On est au lac

Alain Caron

Tiens, je suis allé à la ressourcerie cet après-midi, je cherchais à revendre les tuiles. Mais, ils n'en voulaient pas alors j'ai cherché un prie-Dieu, tu sais cette demie-chaise, le truc capitonné où tu mets tes genoux dessus comme les vieux. Je trouve ça pas mal comme objet. J'en ai vu un quelque part et j'ai vraiment trouvé ça bien, mais je sais plus où.

Il n'y en avait pas. Je suis revenu avec des bières… Je sais, je fais des trucs bizarres quand t'es pas là, je zone un peu, je traîne ici et là. Rien de bien méchant. Je suis seul de cœur.

« Nous, on est au lac ». tu m'as envoyé ce message tout à l'heure. Tu es parti avec les enfants. C'est loin Biscarosse. Je suis sûr que tu vas me ramener une planche de surf ou du sable.

Du sable, c'est bien. La planche, je saurais pas où la ranger d'ailleurs. Je suis en désordre quand t'es pas là.

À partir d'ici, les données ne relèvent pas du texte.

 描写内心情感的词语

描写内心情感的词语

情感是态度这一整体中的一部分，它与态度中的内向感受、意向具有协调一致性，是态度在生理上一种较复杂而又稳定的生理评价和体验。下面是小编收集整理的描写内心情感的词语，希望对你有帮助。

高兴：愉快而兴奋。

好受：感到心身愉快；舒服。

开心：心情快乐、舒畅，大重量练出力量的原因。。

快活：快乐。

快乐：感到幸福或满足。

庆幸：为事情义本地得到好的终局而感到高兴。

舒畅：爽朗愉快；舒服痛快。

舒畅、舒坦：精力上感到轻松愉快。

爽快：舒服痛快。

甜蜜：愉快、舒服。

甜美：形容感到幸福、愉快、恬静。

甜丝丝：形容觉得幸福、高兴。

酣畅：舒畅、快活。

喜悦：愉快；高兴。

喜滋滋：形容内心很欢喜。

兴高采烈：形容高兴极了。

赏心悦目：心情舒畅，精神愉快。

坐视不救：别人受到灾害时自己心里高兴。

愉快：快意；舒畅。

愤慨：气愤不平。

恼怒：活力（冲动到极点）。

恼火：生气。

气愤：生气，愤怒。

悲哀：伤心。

Les enfants me manquent aussi même si ça fait bien moins de bruit ici. Je les entends pas d'ici. Je vieillis. J'entends plus tout tu sais. Tu ne me crois pas mais c'est vrai, je vieillis. J'aurais tant aimé m'aligner avec les enfants sur le sable et au top départ, foncer vers l'océan en évitant la vague qui te cisaille et te renvoie d'où tu viens. A mes faiblesses.

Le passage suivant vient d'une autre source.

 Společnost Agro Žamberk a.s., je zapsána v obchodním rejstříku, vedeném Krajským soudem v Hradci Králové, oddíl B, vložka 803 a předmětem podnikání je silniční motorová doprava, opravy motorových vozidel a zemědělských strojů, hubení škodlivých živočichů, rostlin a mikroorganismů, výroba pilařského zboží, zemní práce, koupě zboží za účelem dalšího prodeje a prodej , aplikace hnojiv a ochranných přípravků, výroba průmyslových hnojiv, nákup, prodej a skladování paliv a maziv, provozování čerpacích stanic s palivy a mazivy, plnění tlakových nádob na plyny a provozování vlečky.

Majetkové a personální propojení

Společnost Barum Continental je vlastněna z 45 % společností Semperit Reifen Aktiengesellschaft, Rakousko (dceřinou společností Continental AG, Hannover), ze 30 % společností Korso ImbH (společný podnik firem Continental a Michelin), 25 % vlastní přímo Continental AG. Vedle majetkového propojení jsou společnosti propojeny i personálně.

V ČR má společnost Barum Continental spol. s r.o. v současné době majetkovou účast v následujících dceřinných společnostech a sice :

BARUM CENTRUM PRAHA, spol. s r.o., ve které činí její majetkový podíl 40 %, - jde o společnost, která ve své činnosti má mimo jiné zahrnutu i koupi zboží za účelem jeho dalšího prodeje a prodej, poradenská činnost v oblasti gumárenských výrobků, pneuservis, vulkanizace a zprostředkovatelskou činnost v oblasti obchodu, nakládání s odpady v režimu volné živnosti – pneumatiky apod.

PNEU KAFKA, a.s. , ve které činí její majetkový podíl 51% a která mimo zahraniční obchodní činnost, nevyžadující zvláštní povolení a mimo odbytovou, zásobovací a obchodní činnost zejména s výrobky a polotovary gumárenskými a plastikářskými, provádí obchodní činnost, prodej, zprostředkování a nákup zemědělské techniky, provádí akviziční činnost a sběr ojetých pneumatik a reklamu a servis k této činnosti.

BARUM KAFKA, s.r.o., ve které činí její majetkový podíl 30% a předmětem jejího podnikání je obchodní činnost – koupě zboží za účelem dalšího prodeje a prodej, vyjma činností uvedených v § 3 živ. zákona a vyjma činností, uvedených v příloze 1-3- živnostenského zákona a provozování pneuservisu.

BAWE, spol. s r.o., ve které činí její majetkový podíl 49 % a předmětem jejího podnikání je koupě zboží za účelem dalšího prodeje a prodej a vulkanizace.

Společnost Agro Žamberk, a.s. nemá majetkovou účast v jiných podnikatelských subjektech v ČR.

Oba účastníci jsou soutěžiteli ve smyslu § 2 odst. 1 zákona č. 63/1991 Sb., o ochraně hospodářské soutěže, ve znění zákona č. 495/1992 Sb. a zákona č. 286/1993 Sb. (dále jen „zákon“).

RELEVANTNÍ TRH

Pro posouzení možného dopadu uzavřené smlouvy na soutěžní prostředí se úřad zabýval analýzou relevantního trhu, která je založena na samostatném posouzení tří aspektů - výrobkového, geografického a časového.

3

J'aurai dû venir quand même et plaquer ce boulot de merde. Il n'y a rien de bien à soigner les gens. Beaucoup de frime pour pas grand-chose. Finalement, chirurgien, c'est de la merde.

Tu me manques. Je fais des trucs mais tu me manques.

J'ai rangé l'armoire de l'entrée de la cave, tu sais, les cartons de mes parents et j'ai organisé tout ça un peu mieux. Enfin, un peu. J'ai des idées d'aménagement du salon, je t'en parlerai. Tu verras, je suis sûr que ça va te plaire. Au fait, Caro a appelé et elle propose de nous voir en septembre pour la Braderie. Leurs enfants ne sont pas là non plus, pas de petits enfants en garde, tout est ok pour tout le monde. J'ai dit oui.

Il a fait beau toute la journée, juste un peu de pluie vers le soir. J'étais à l'abri. J'ai lu un bouquin sur JKF et écouté une belle chronique sur France Inter, c'était sur le baiser. Je te raconterai.

Embrasse élo et Lilli, dix milles baisers de leur papinounet préféré, embrasse Fred et Pierre, un gros câlin à ma grande fille et une attention identique à ce pataud de beau-fils qui ne comprend rien à rien. Je sais pas comment tu fais pour le supporter quinze jours. Bref, reviens moi vite, j'ai hâte de croiser ton regard et de te serrer contre moi.